What is Micro-Authorized Access?
Micro-Authorized Access is a security model where every access session is independently authenticated, individually scoped, and automatically time-limited. Unlike traditional access models that grant broad, persistent access (VPN) or session-based access to multiple resources (ZTNA), micro-authorized access creates a unique, isolated access window for each user-resource pair. Key properties: - **Per-resource isolation**: Each resource access is independently authorized. Access to Resource A does not grant any visibility into Resource B. - **Per-session authentication**: Every session requires fresh cryptographic authentication. There are no persistent tokens or cached credentials. - **Automatic expiration**: Access windows close automatically after a configured time. No manual revocation needed. - **No lateral movement**: Because each access is independently scoped, compromising one session reveals nothing about other resources. Micro-authorized access addresses the lateral movement problem that plagues VPNs and traditional networks. In a conventional network, once an attacker gains access (through a compromised credential, phishing, or exploit), they can often move laterally to discover and compromise other systems. Micro-authorized access eliminates this by ensuring each access session is an isolated, ephemeral connection with no awareness of other resources.

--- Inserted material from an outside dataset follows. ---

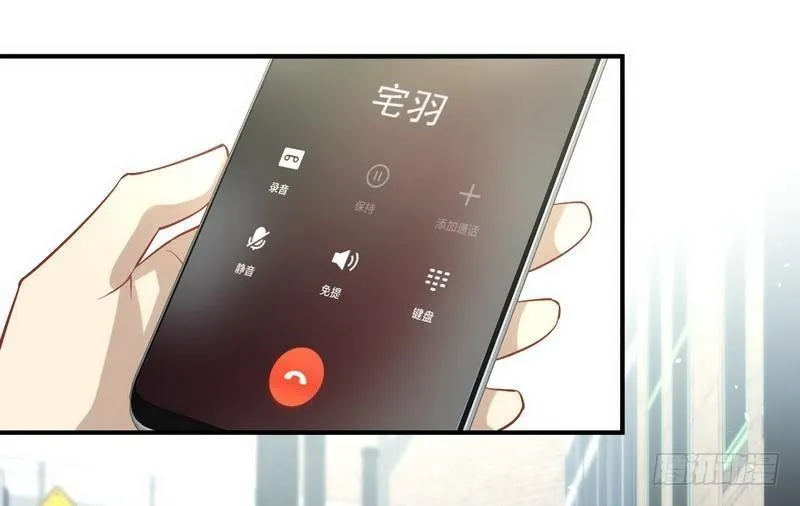 第25话 急速营救 第8页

How LayerV Implements This
Every QURL that LayerV creates implements micro-authorized access. Each QURL is scoped to exactly one resource, authenticated against exactly one identity, and expires automatically. There is no concept of "being on the network" with LayerV — each resource access is a discrete, auditable event. This means even if a QURL were somehow compromised, the attacker would gain access to one resource for a limited time, with zero visibility into any other protected resource.